La Ville justifie l’absence d’un bâtiment de service par la classification du parc, soit « parc de voisinage » alors que la classification « parc de quartier » est nécessaire pour en obtenir un.

La frustration des utilisateurs du parc a encore grimpé d’un cran lorsque la Ville a annoncé qu’elle allait remplacer les balançoires du parc et d’autres installations des jeux modulaires, sans annoncer du même coup qu’il y aurait une diminution de moitié du nombre de balançoires.

« Nous anticipons également la disparition de trois terrains boisés collés contre le parc puisque ceux-ci appartenaient anciennement à la Commission scolaire de la Région-de-Sherbrooke, mais ils ont été échangés à la Ville dernièrement. Les citoyens désirent garder ces espaces boisés et demandent à la Ville de les protéger », poursuit Mme Beaudin.

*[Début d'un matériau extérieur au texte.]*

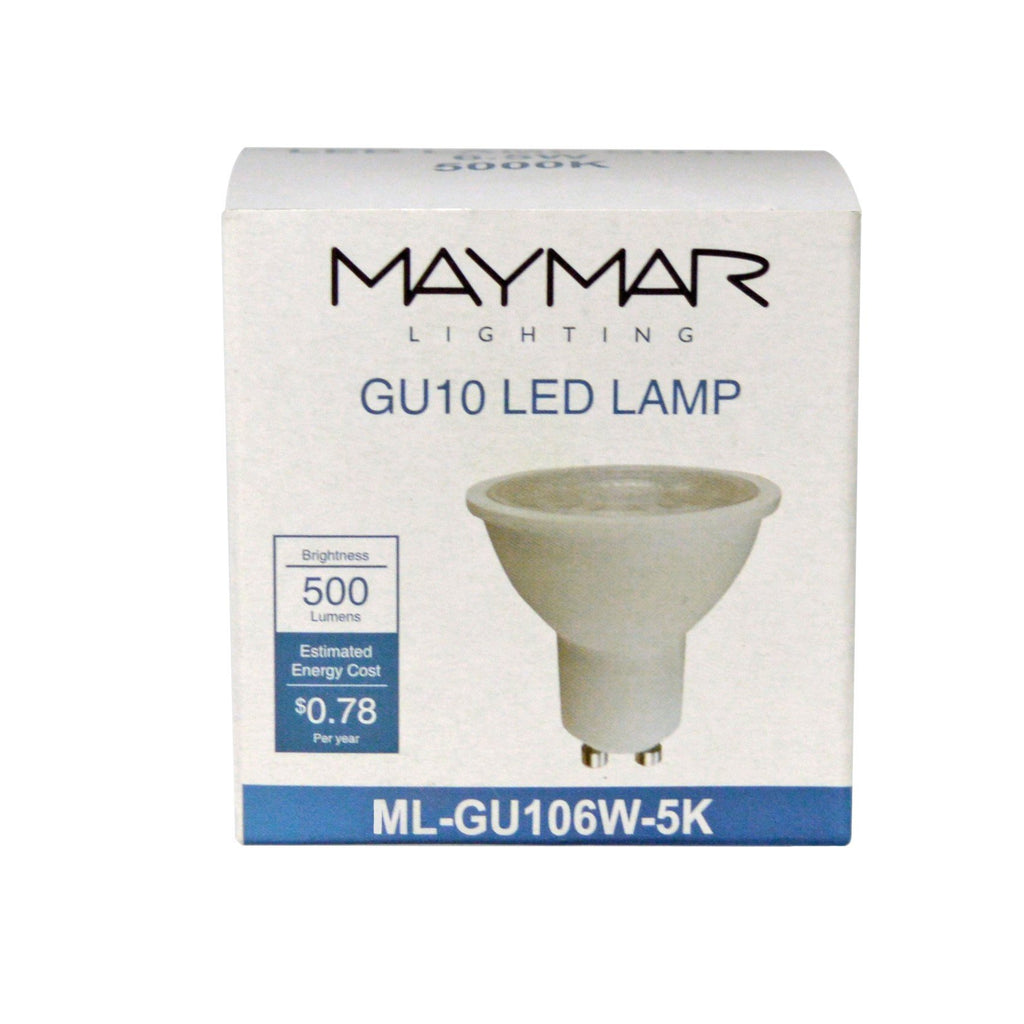 LED Light Bulb - GU10 - E26 Base - 6.5W 500 Lumens UL ES Certified - Dimmable
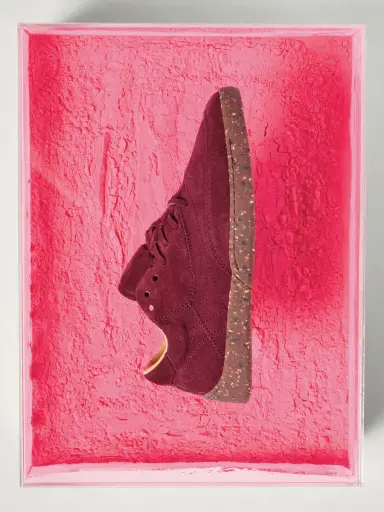Gabriela Hearst Ohio Slip-on Sneaker in Bordeaux Nubuck | Thumbnail 5 Gabriela Hearst Ohio Slip-on Sneaker in Bordeaux Nubuck | Thumbnail 5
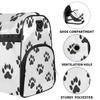 Paws Gym Bag for Adults Personalized Duffel Bag for Men Large luggage Bags for Women Travel Tote Bag Gym Accessories for Men Women view 3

Des actions seront entreprises prochainement, dont la circulation d’une pétition, afin d’obtenir des engagements de la Ville.

« On veut bouger rapidement pour s’assurer que les terrains boisés ne soient pas vendus à un promoteur », explique l’élue.

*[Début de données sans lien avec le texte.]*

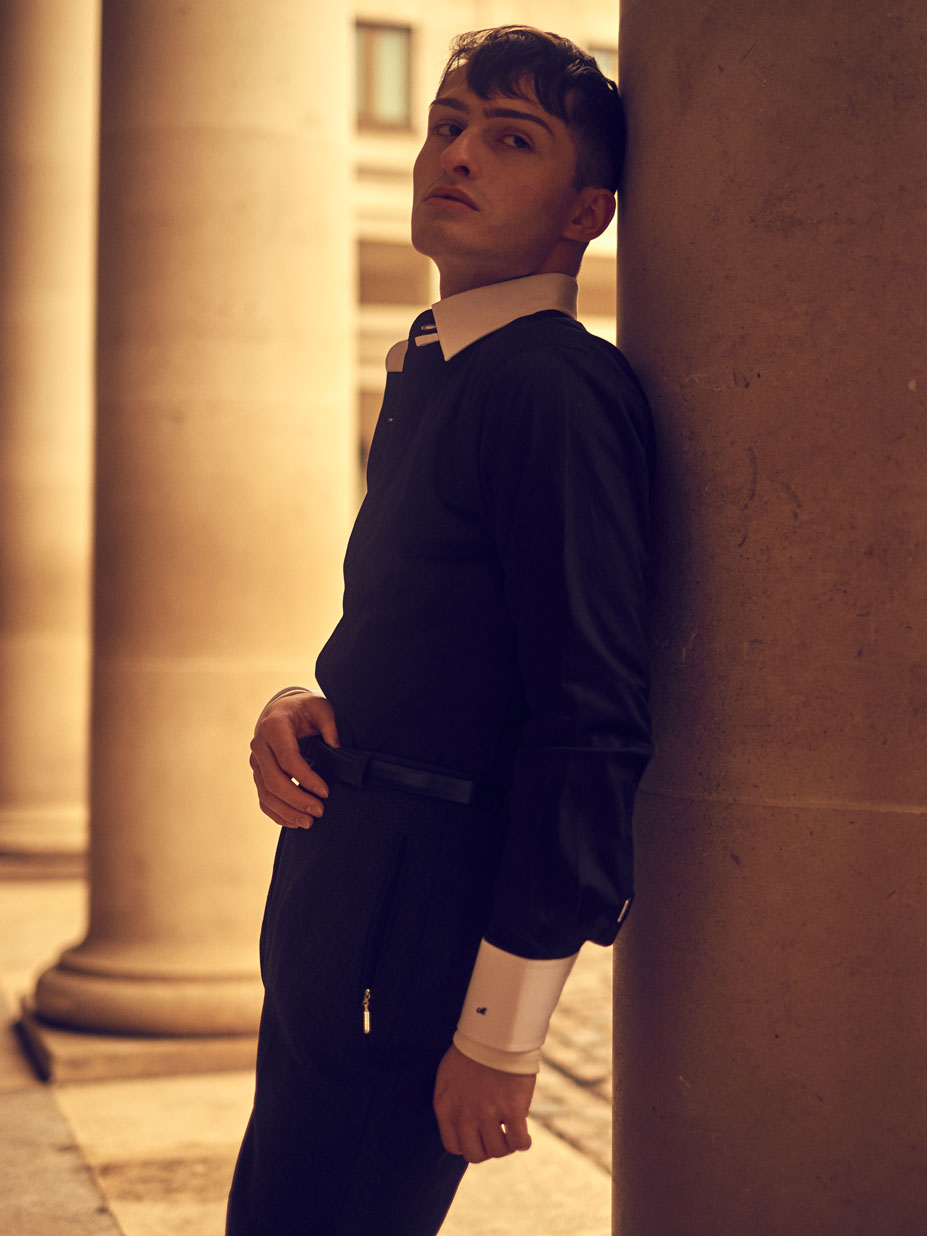 Hemd selbst designen Fashion Blog Männer Mister Matthew für iTailor Covent Garden 15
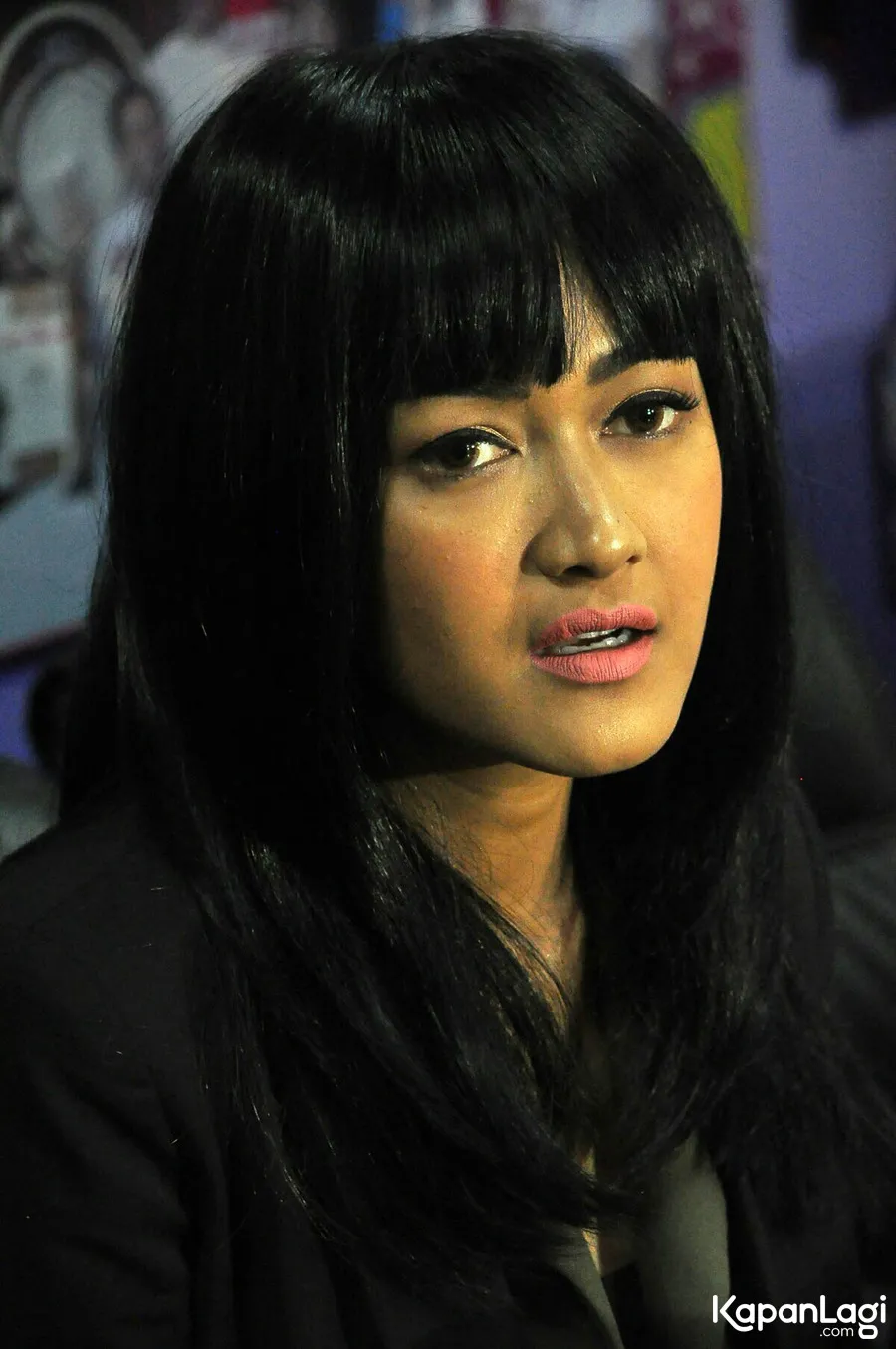 Julia Perez sempat dikabarkan bangkrut, dan saldo di ATM-nya bahkan disebut hanya rp 37.000. ŠKapanLagi.com/Muhammad Akrom Sukarya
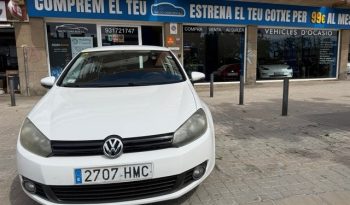 
									Volkswagen Golf 2012 lleno								
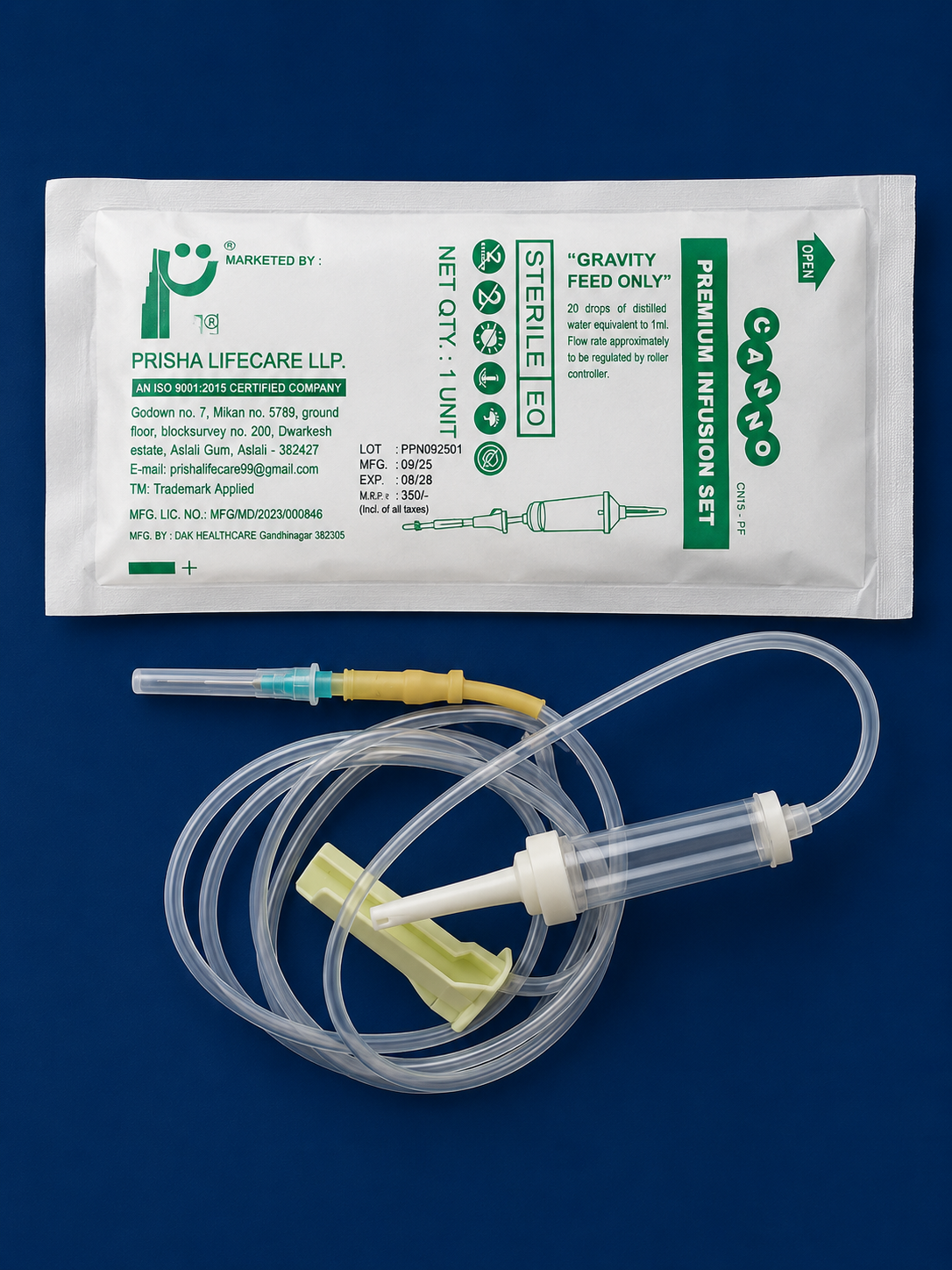 Disposable Syringe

Mme Beaudin affirme avoir déjà tenté de sensibiliser les directeurs de service concernés aux demandes des citoyens, sans succès.

« Il n’y avait aucune ouverture de la part du directeur général à l’époque, mais celui-ci a changé et avec la mobilisation des citoyens, j’ai confiance que nous pouvons réussir », assure Mme Beaudin.